Database Replication
here are several uses for replication. For Example, disaster recovery or for reporting (analysis).When used for Disaster Recovery, replication is generally setup between geographically dispersed data-centers. For example, you are hosting your servers with a hosting company that has multiple data centers located around the country. You can setup replication service which will allow your database to be replicated in one more data centers. If the database in your primary data center is inaccessible, traffic could be re-routed to the secondary data center.
Apart from the disaster recovery, another usage I have seen is that the data is periodically replicated from the primary server to the secondary server for running reports or heavy analysis. This way, you can run your reports, setup data cubes etc. on a secondary server while the primary server is mainly for online transaction processing.
Key difference between Transaction Log shipping, Mirroring and Replication is that the secondary databases in both log shipping and mirroring are in standby mode and are mostly unusable but in replication both primary and secondary databases are active.
Replication can be configured in several ways such as...
- Snapshot - Data is simply copied from the main server to the one or more secondary servers, sometime even to a secondary database on the same server.
- Merging Replication - Data from two or more databases is merged into a single database
- Transactional Replication - Full initial copies of the databases are configured on one or more secondary servers and then periodic updates are applied.
Distributed database management system ensures that any inserts/updates/deletes that are performed on the data in one location are automatically synched with other locations.
There are two types of replication - Synchronous and Asynchronous. In Synchronous mode, the data is replicated on both primary and secondary server(s) at the same time, while in asynchronous replication, there is a delay before data is written to the secondary server. While asynchronous is a better option for performance reasons, a data loss could occur in case of a disaster.
Replication generally occurs either in the storage array (array of disks where the data is stored), at the server or in the network. Most SAN vendors provide a replication software that you can use to setup replication at the storage array level. There are also software solutions to setup replication at the server level, when you don't have a storage array. This is usually a cheaper solution but could impact server performance. Network replication usually is hardware based using an appliance.

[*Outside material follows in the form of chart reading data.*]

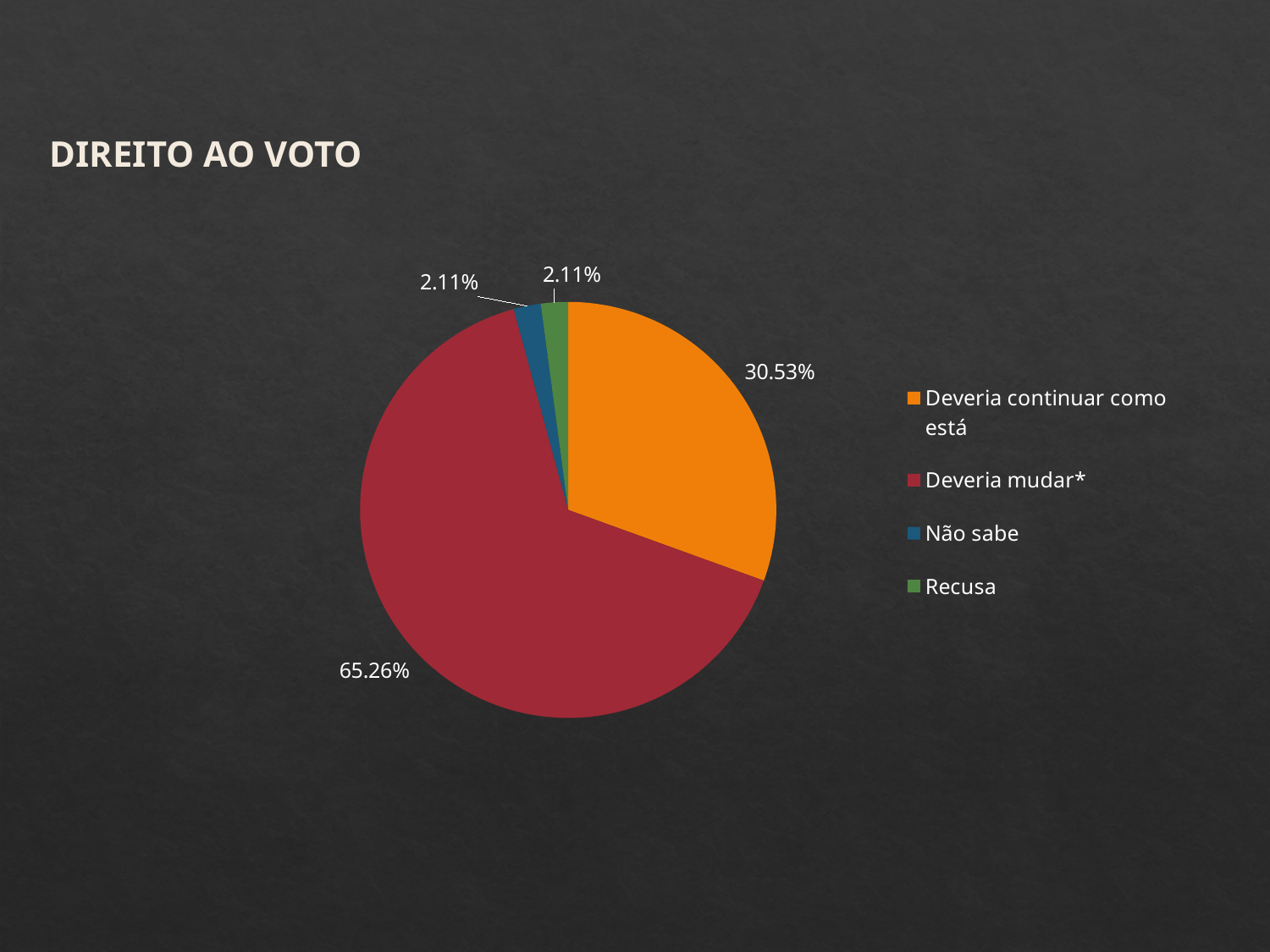
How many categories does the legend list? 4 What share of the pie does "Recusa" represent? 2.11% What is the title of the slide? DIREITO AO VOTO What colour is the slice for "Não sabe"? blue Which is larger, the share for "Deveria continuar como está" or the share for "Recusa"? Deveria continuar como está What is the difference between the shares of "Deveria mudar*" and "Deveria continuar como está"? 34.73% What type of chart is shown on the slide? pie chart What share of the pie does "Deveria mudar*" represent? 65.26% What share of the pie does "Não sabe" represent? 2.11% Which category has the largest slice of the pie? Deveria mudar* Is the share for "Deveria mudar*" greater or less than 50%? greater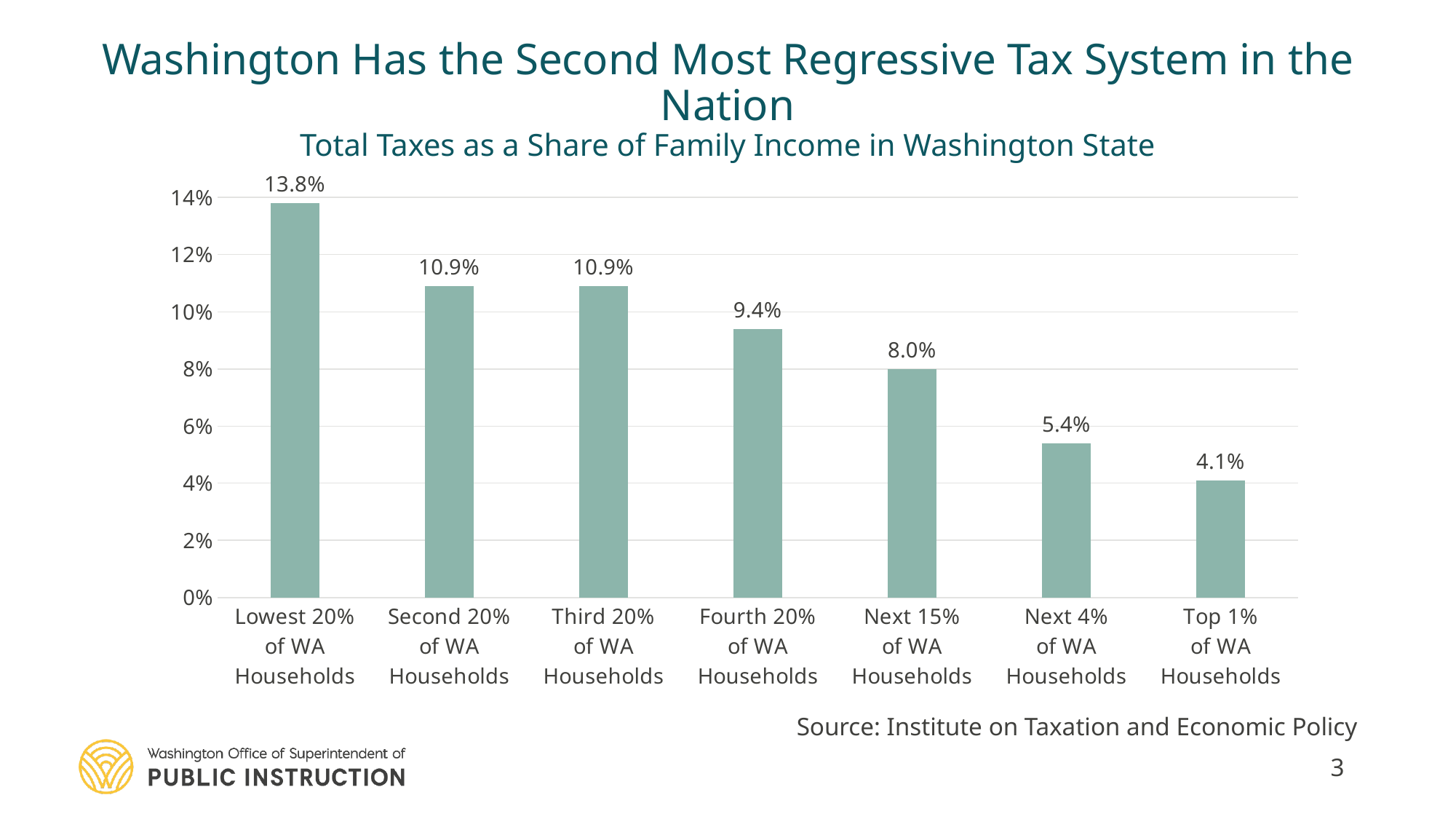
What is the value for the Next 15% of WA Households? 8.0% Which category has the highest total taxes as a share of family income? Lowest 20% of WA Households What is the value for the Lowest 20% of WA Households? 13.8% What is the difference between the values for the Lowest 20% and the Top 1% of WA Households? 9.7% Which category has the lowest total taxes as a share of family income? Top 1% of WA Households What is the value for the Top 1% of WA Households? 4.1% Is the value for the Next 4% of WA Households greater or less than 6%? less What is the difference between the values for the Fourth 20% and the Next 4% of WA Households? 4.0% What kind of chart is shown on the slide? Bar chart How many household categories are shown on the chart? 7 Which is larger, the value for the Fourth 20% or the Next 15% of WA Households? Fourth 20% of WA Households Do the values rise or fall moving from the Lowest 20% to the Top 1% of WA Households? Fall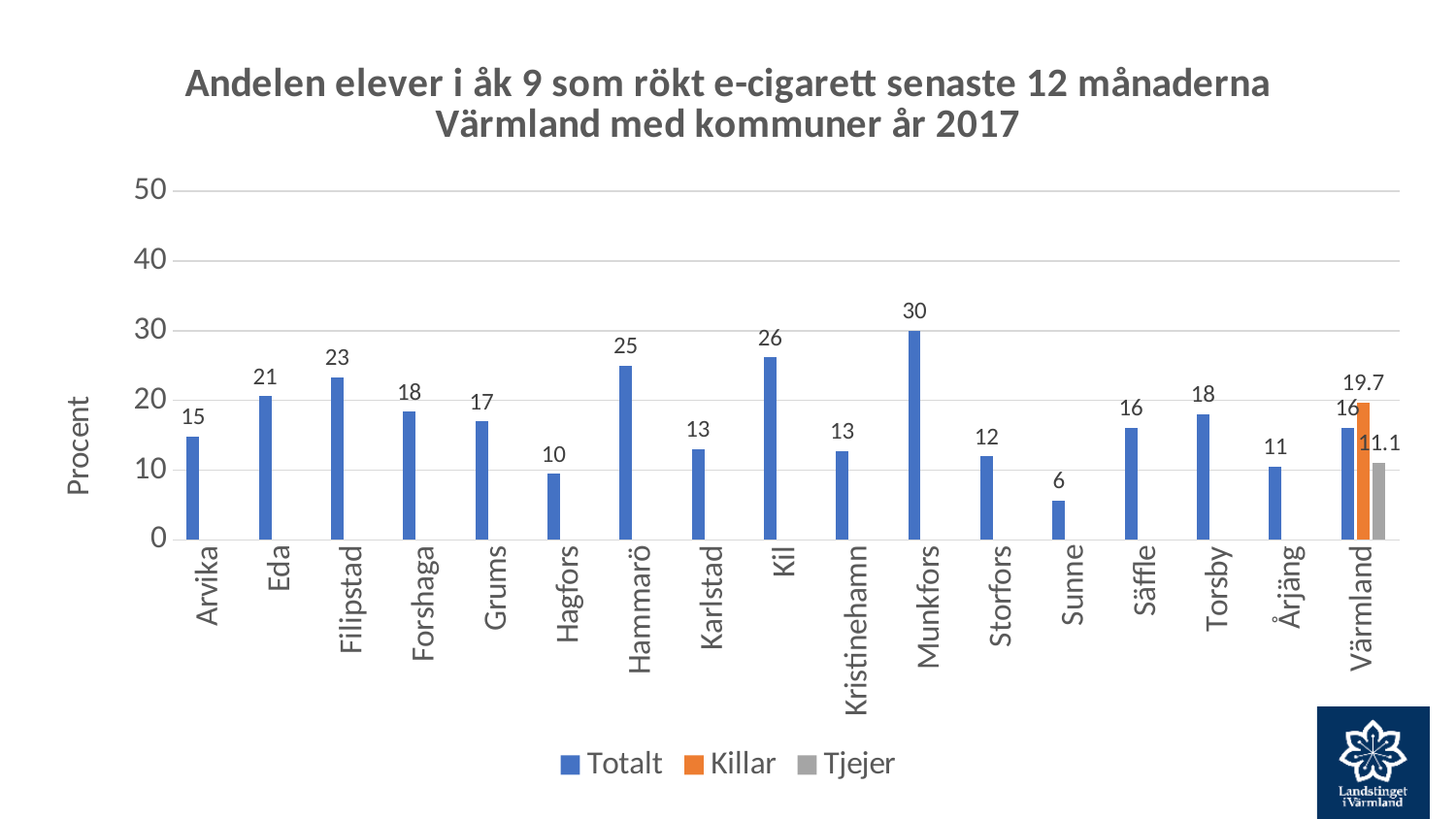
What is the difference between the Totalt values for Kil and Hagfors? 16 Which municipality has the lowest Totalt value? Sunne Which has a higher Totalt value, Eda or Forshaga? Eda What is the Totalt value for Munkfors? 30 Is the Totalt value for Hammarö greater or less than 20? greater What is the Killar value for Värmland? 19.7 How many series does the legend list? 3 Which municipality has the highest Totalt value? Munkfors What is the Tjejer value for Värmland? 11.1 What is the label of the y axis? Procent What kind of chart is shown on the slide? bar chart How many categories are shown on the x axis? 17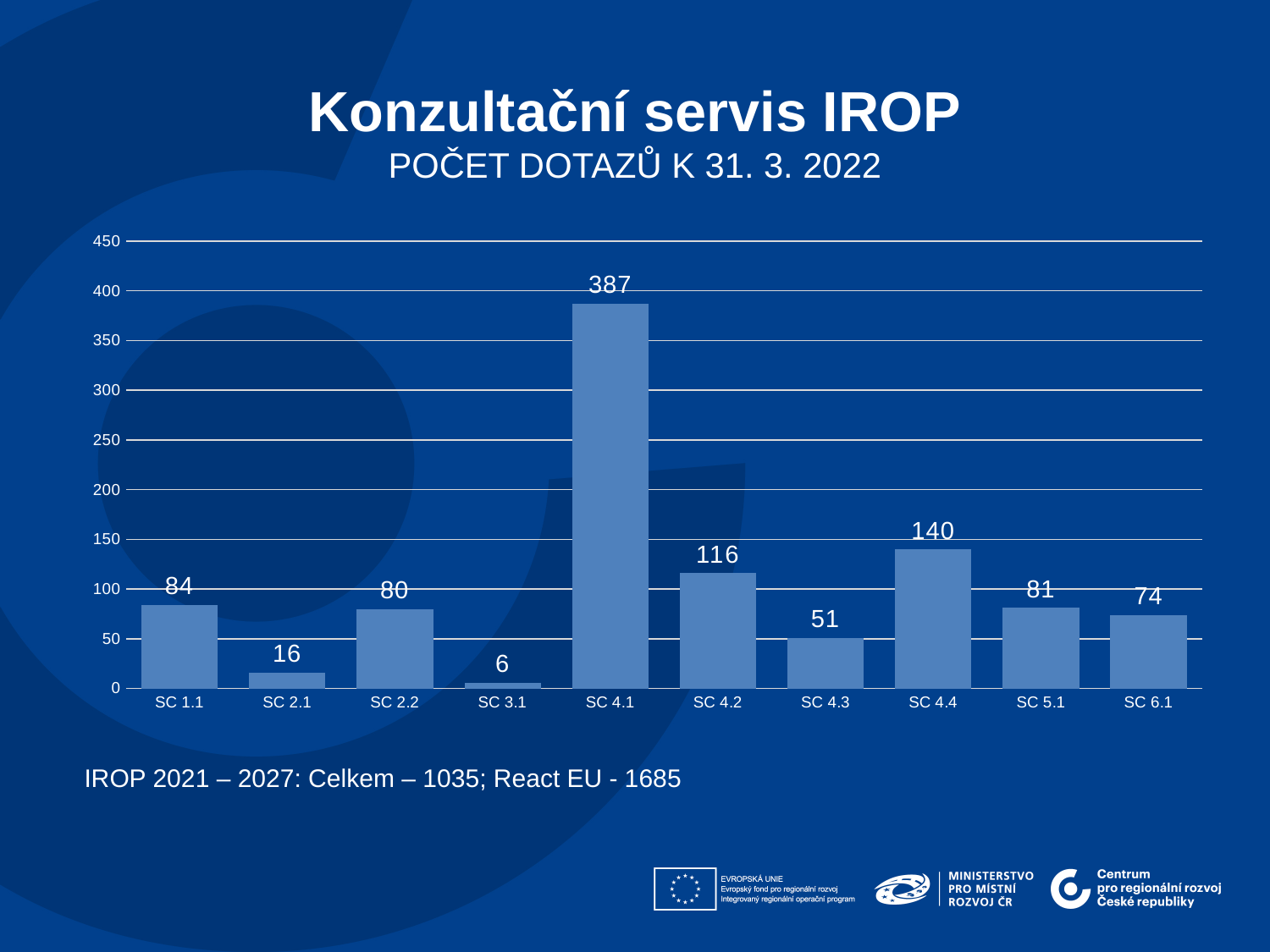
What kind of chart is shown on the slide? bar chart What is the difference between the values for SC 1.1 and SC 2.2? 4 Which category has the highest value? SC 4.1 Which category has the lowest value? SC 3.1 How many categories are shown on the x axis? 10 What is the value for SC 2.1? 16 What is the value for SC 4.4? 140 Which is larger, the value for SC 4.3 or the value for SC 6.1? SC 6.1 What is the difference between the values for SC 4.1 and SC 4.2? 271 Is the value for SC 4.2 greater or less than 100? greater What is the subtitle shown above the chart? POČET DOTAZŮ K 31. 3. 2022 What is the value for SC 4.1? 387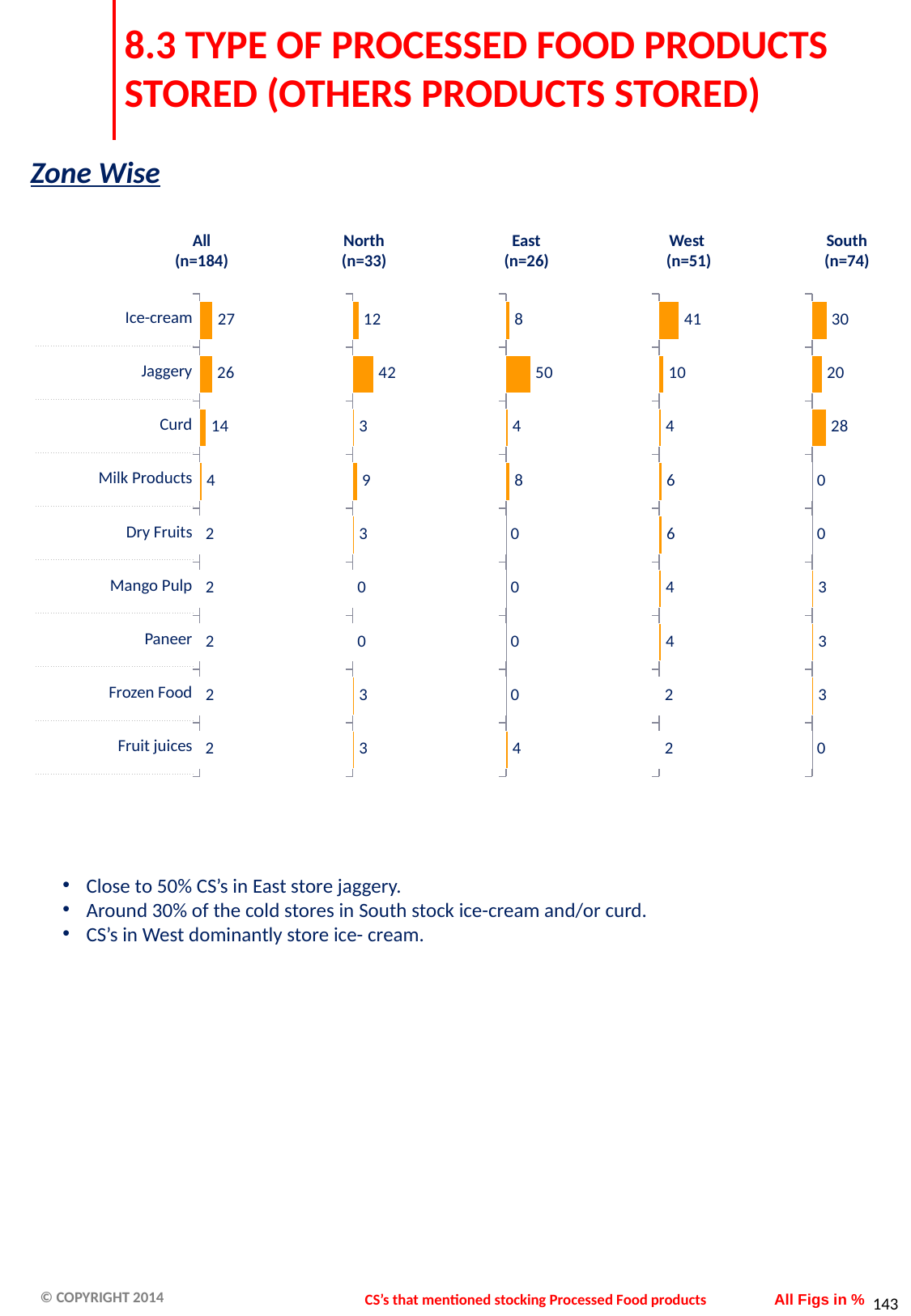
In the East (n=26) chart, what is the value for Jaggery? 50 In the South (n=74) chart, what is the difference between the values for Ice-cream and Jaggery? 10 In the West (n=51) chart, what is the value for Ice-cream? 41 In the South (n=74) chart, what is the value for Curd? 28 In the West (n=51) chart, which is larger, the value for Ice-cream or the value for Jaggery? Ice-cream What kind of chart is used for the All (n=184) data? Bar chart In the North (n=33) chart, what is the difference between the values for Jaggery and Ice-cream? 30 In the East (n=26) chart, which is larger, the value for Milk Products or the value for Curd? Milk Products How many zone charts are shown on the slide, including the All chart? 5 In the All (n=184) chart, which category has the highest value? Ice-cream In the North (n=33) chart, which category has the highest value? Jaggery How many categories are shown in the All (n=184) chart? 9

Below are some of the Key differences between Log Shipping / Replication
- Latency - A minute or more in Log Shipping, just few seconds in Replication
- Schema altered at the primary server (also known as publisher)?
- Log Shipping - No
- Replication
- Snapshot - No
- Transactional - No
- Merge / Updates- Yes
- A GUID column is added if one doesn't exist.
- Schema altered at the secondary server (also known as subscriber)?
- Log Shipping - No
- Replication - Depends - see below
- Snapshot and Transactional Replication may make schema changes. Standard Snapshot and Transactional replication will not transfer identity attributes. Instead they become normal numeric columns on the secondary server.
- Are there any requirements at the Database Schema level?
- Log Shipping - No
- Replication - Primary Keys are required on the tables involved in replication.
- Can you Select individual Articles?
- Log Shipping - No
- Replication - Yes
- Is the Secondary server usable
- Log Shipping - Mostly No - Requires exclusive lock to apply the transaction log.
- Replication - Yes
Hopefully this article will provide you enough insight into replication
and how to get started if you are thinking about setting one.
Thank you and as always, your comments are welcome.